→ TASK DETAILS:
Keep the pictures out of the copy and repeat the records exactly.
++++++++++
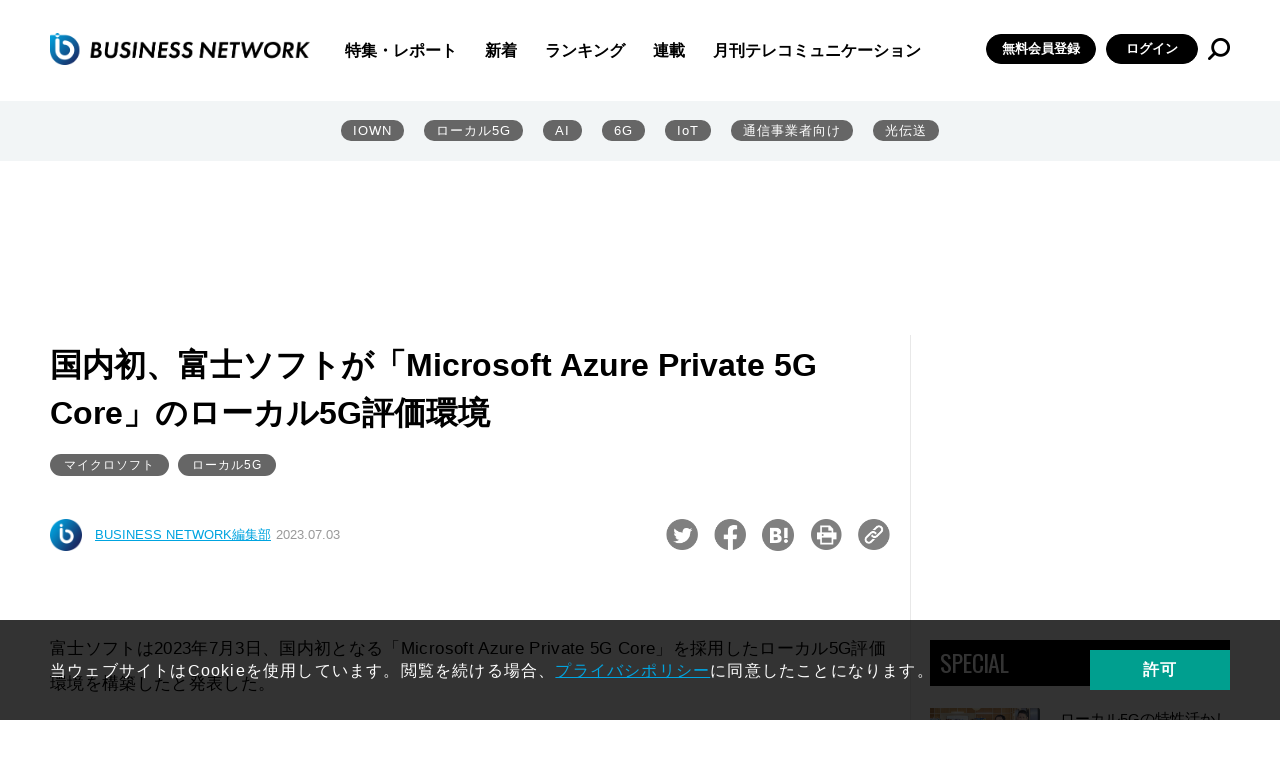

--- FILE ---
content_type: text/html; charset=utf-8
request_url: https://www.google.com/recaptcha/api2/aframe
body_size: 112
content:
<!DOCTYPE HTML><html><head><meta http-equiv="content-type" content="text/html; charset=UTF-8"></head><body><script nonce="2yBtIzdpB07o1NZly1w2PA">/** Anti-fraud and anti-abuse applications only. See google.com/recaptcha */ try{var clients={'sodar':'https://pagead2.googlesyndication.com/pagead/sodar?'};window.addEventListener("message",function(a){try{if(a.source===window.parent){var b=JSON.parse(a.data);var c=clients[b['id']];if(c){var d=document.createElement('img');d.src=c+b['params']+'&rc='+(localStorage.getItem("rc::a")?sessionStorage.getItem("rc::b"):"");window.document.body.appendChild(d);sessionStorage.setItem("rc::e",parseInt(sessionStorage.getItem("rc::e")||0)+1);localStorage.setItem("rc::h",'1769187648285');}}}catch(b){}});window.parent.postMessage("_grecaptcha_ready", "*");}catch(b){}</script></body></html>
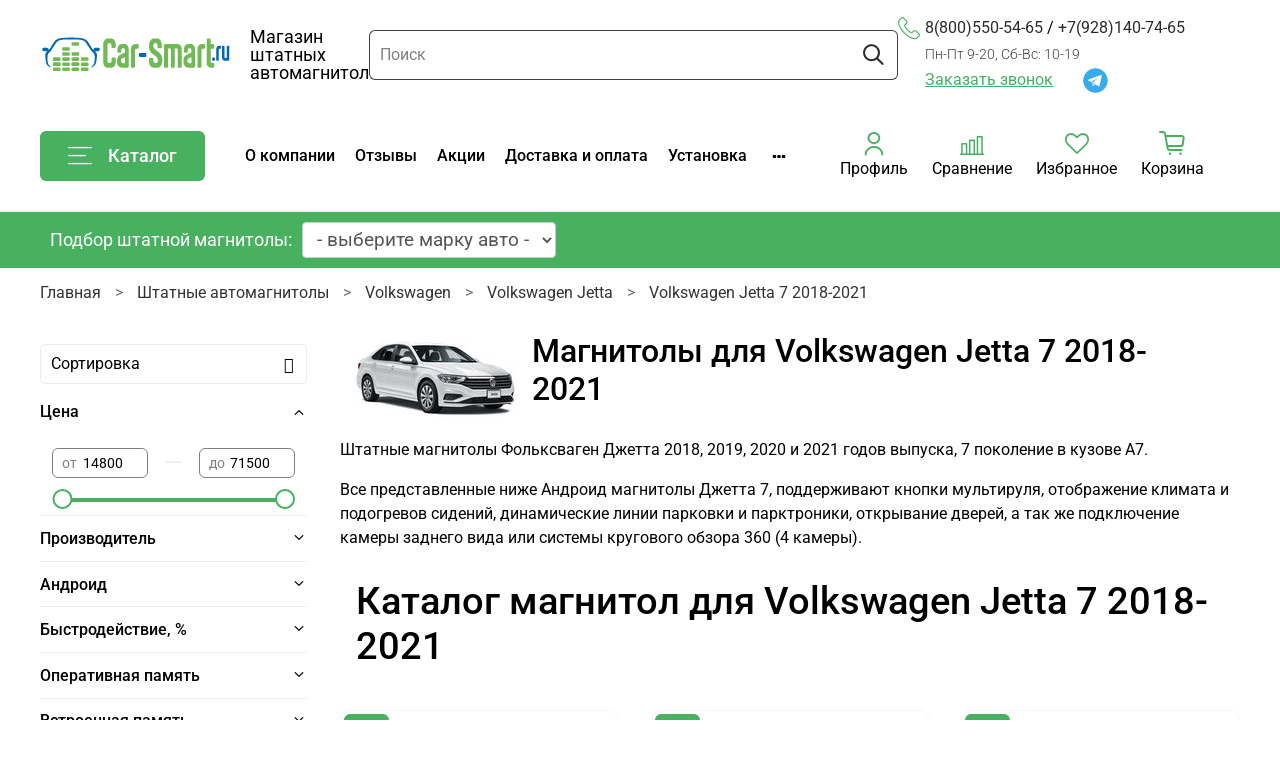

--- FILE ---
content_type: text/css
request_url: https://static.insales-cdn.com/assets/1/988/6472668/1768823255/more.css
body_size: 820
content:
.simple_text_lg {
  margin-bottom: .7rem;
  font-size: 1.17em;
}

ul.list-checks {
  list-style: none; 
  margin: 0; 
  padding: 0;
}
ul.list-checks > li {
  width: fit-content; 
  margin: 0; 
  padding: 5px 0 5px 56px; 
  box-sizing: border-box; 
  background-image: url('https://static.insales-cdn.com/files/1/5774/36484750/original/Vector.svg'); 
  background-position: top 4px left 16px; 
  background-repeat: no-repeat; 
  background-size: 30px 30px;
}

/* Для статей */
        .custom-list-disk {
            list-style: disc !important;
        }
        .custom-list-disk li {
            margin: 20px 0 20px 0;
        }
        .custom-list {
            list-style: none !important;
            padding: 0;
            margin: 20px 0;
        }
        
        .custom-list li {
            position: relative;
            padding: 15px 0 15px 60px;
            margin-bottom: 15px;
            font-size: 16px;
            line-height: 1.5;
        }
        
        .custom-list li::before {
            content: '';
            position: absolute;
            left: 0;
            top: 15px;
            width: 30px;
            height: 30px;
            background-image: url('data:image/svg+xml;utf8,<svg xmlns="http://www.w3.org/2000/svg" viewBox="0 0 24 24" fill="%233366cc"><path d="M9 16.17L4.83 12l-1.42 1.41L9 19 21 7l-1.41-1.41z"/></svg>');
            background-size: contain;
            background-repeat: no-repeat;
        }
        
        .custom-list strong {
            color: #2c3e50;
            display: block;
            margin-bottom: 5px;
        }

        .columns-container {
            display: flex;
            flex-wrap: wrap;
            gap: 20px;
            justify-content: space-between;
            margin: 20px 0;
        }
        
        .column {
            flex: 1;
            min-width: 200px;
            background: #f9f9f9;
            border-radius: 8px;
            padding: 20px;
            box-shadow: 0 2px 5px rgba(0,0,0,0.1);
            text-align: center;
        }
        
        .column img {
            max-width: 100%;
            height: auto;
            border-radius: 5px;
            margin-bottom: 15px;
        }
        
        .column p {
            font-size: 14px;
            line-height: 1.4;
            color: #333;
        }
        
        /* Мобильная версия */
        @media (max-width: 768px) {
            .columns-container {
                flex-direction: column;
            }
            
            .column {
                min-width: 100%;
                margin-bottom: 20px;
            }
        }
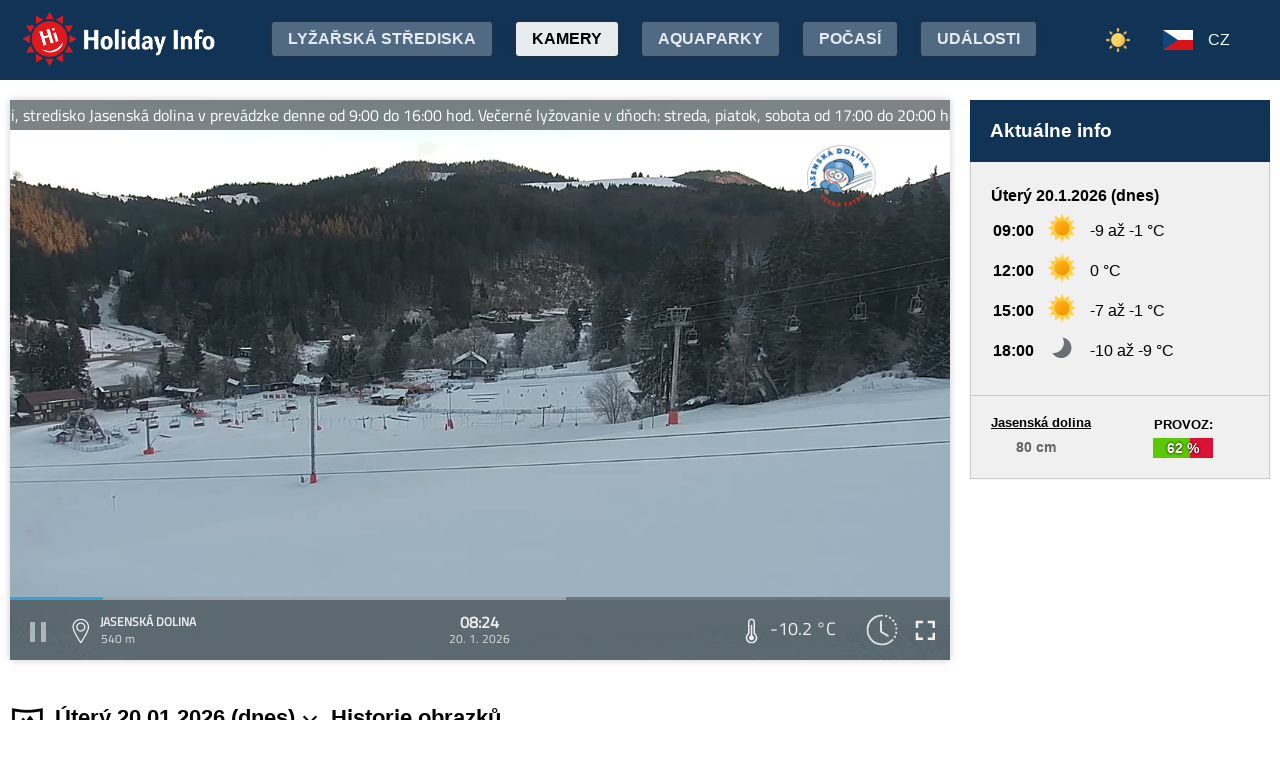

--- FILE ---
content_type: text/html; charset=utf-8
request_url: https://www.google.com/recaptcha/api2/aframe
body_size: 265
content:
<!DOCTYPE HTML><html><head><meta http-equiv="content-type" content="text/html; charset=UTF-8"></head><body><script nonce="2wZKys0UhoXrE6IIiA1p1g">/** Anti-fraud and anti-abuse applications only. See google.com/recaptcha */ try{var clients={'sodar':'https://pagead2.googlesyndication.com/pagead/sodar?'};window.addEventListener("message",function(a){try{if(a.source===window.parent){var b=JSON.parse(a.data);var c=clients[b['id']];if(c){var d=document.createElement('img');d.src=c+b['params']+'&rc='+(localStorage.getItem("rc::a")?sessionStorage.getItem("rc::b"):"");window.document.body.appendChild(d);sessionStorage.setItem("rc::e",parseInt(sessionStorage.getItem("rc::e")||0)+1);localStorage.setItem("rc::h",'1768894311972');}}}catch(b){}});window.parent.postMessage("_grecaptcha_ready", "*");}catch(b){}</script></body></html>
++++++++++
→ RESULT FOR THIS TASK:
--- FILE ---
content_type: text/html; charset=utf-8
request_url: https://www.google.com/recaptcha/api2/aframe
body_size: 112
content:
<!DOCTYPE HTML><html><head><meta http-equiv="content-type" content="text/html; charset=UTF-8"></head><body><script nonce="2yBtIzdpB07o1NZly1w2PA">/** Anti-fraud and anti-abuse applications only. See google.com/recaptcha */ try{var clients={'sodar':'https://pagead2.googlesyndication.com/pagead/sodar?'};window.addEventListener("message",function(a){try{if(a.source===window.parent){var b=JSON.parse(a.data);var c=clients[b['id']];if(c){var d=document.createElement('img');d.src=c+b['params']+'&rc='+(localStorage.getItem("rc::a")?sessionStorage.getItem("rc::b"):"");window.document.body.appendChild(d);sessionStorage.setItem("rc::e",parseInt(sessionStorage.getItem("rc::e")||0)+1);localStorage.setItem("rc::h",'1769187648285');}}}catch(b){}});window.parent.postMessage("_grecaptcha_ready", "*");}catch(b){}</script></body></html>

--- FILE ---
content_type: text/css
request_url: https://static.insales-cdn.com/assets/1/988/6472668/1768823255/more.css
body_size: 820
content:
.simple_text_lg {
  margin-bottom: .7rem;
  font-size: 1.17em;
}

ul.list-checks {
  list-style: none; 
  margin: 0; 
  padding: 0;
}
ul.list-checks > li {
  width: fit-content; 
  margin: 0; 
  padding: 5px 0 5px 56px; 
  box-sizing: border-box; 
  background-image: url('https://static.insales-cdn.com/files/1/5774/36484750/original/Vector.svg'); 
  background-position: top 4px left 16px; 
  background-repeat: no-repeat; 
  background-size: 30px 30px;
}

/* Для статей */
        .custom-list-disk {
            list-style: disc !important;
        }
        .custom-list-disk li {
            margin: 20px 0 20px 0;
        }
        .custom-list {
            list-style: none !important;
            padding: 0;
            margin: 20px 0;
        }
        
        .custom-list li {
            position: relative;
            padding: 15px 0 15px 60px;
            margin-bottom: 15px;
            font-size: 16px;
            line-height: 1.5;
        }
        
        .custom-list li::before {
            content: '';
            position: absolute;
            left: 0;
            top: 15px;
            width: 30px;
            height: 30px;
            background-image: url('data:image/svg+xml;utf8,<svg xmlns="http://www.w3.org/2000/svg" viewBox="0 0 24 24" fill="%233366cc"><path d="M9 16.17L4.83 12l-1.42 1.41L9 19 21 7l-1.41-1.41z"/></svg>');
            background-size: contain;
            background-repeat: no-repeat;
        }
        
        .custom-list strong {
            color: #2c3e50;
            display: block;
            margin-bottom: 5px;
        }

        .columns-container {
            display: flex;
            flex-wrap: wrap;
            gap: 20px;
            justify-content: space-between;
            margin: 20px 0;
        }
        
        .column {
            flex: 1;
            min-width: 200px;
            background: #f9f9f9;
            border-radius: 8px;
            padding: 20px;
            box-shadow: 0 2px 5px rgba(0,0,0,0.1);
            text-align: center;
        }
        
        .column img {
            max-width: 100%;
            height: auto;
            border-radius: 5px;
            margin-bottom: 15px;
        }
        
        .column p {
            font-size: 14px;
            line-height: 1.4;
            color: #333;
        }
        
        /* Мобильная версия */
        @media (max-width: 768px) {
            .columns-container {
                flex-direction: column;
            }
            
            .column {
                min-width: 100%;
                margin-bottom: 20px;
            }
        }

--- FILE ---
content_type: text/html; charset=utf-8
request_url: https://www.google.com/recaptcha/api2/aframe
body_size: 265
content:
<!DOCTYPE HTML><html><head><meta http-equiv="content-type" content="text/html; charset=UTF-8"></head><body><script nonce="2wZKys0UhoXrE6IIiA1p1g">/** Anti-fraud and anti-abuse applications only. See google.com/recaptcha */ try{var clients={'sodar':'https://pagead2.googlesyndication.com/pagead/sodar?'};window.addEventListener("message",function(a){try{if(a.source===window.parent){var b=JSON.parse(a.data);var c=clients[b['id']];if(c){var d=document.createElement('img');d.src=c+b['params']+'&rc='+(localStorage.getItem("rc::a")?sessionStorage.getItem("rc::b"):"");window.document.body.appendChild(d);sessionStorage.setItem("rc::e",parseInt(sessionStorage.getItem("rc::e")||0)+1);localStorage.setItem("rc::h",'1768894311972');}}}catch(b){}});window.parent.postMessage("_grecaptcha_ready", "*");}catch(b){}</script></body></html>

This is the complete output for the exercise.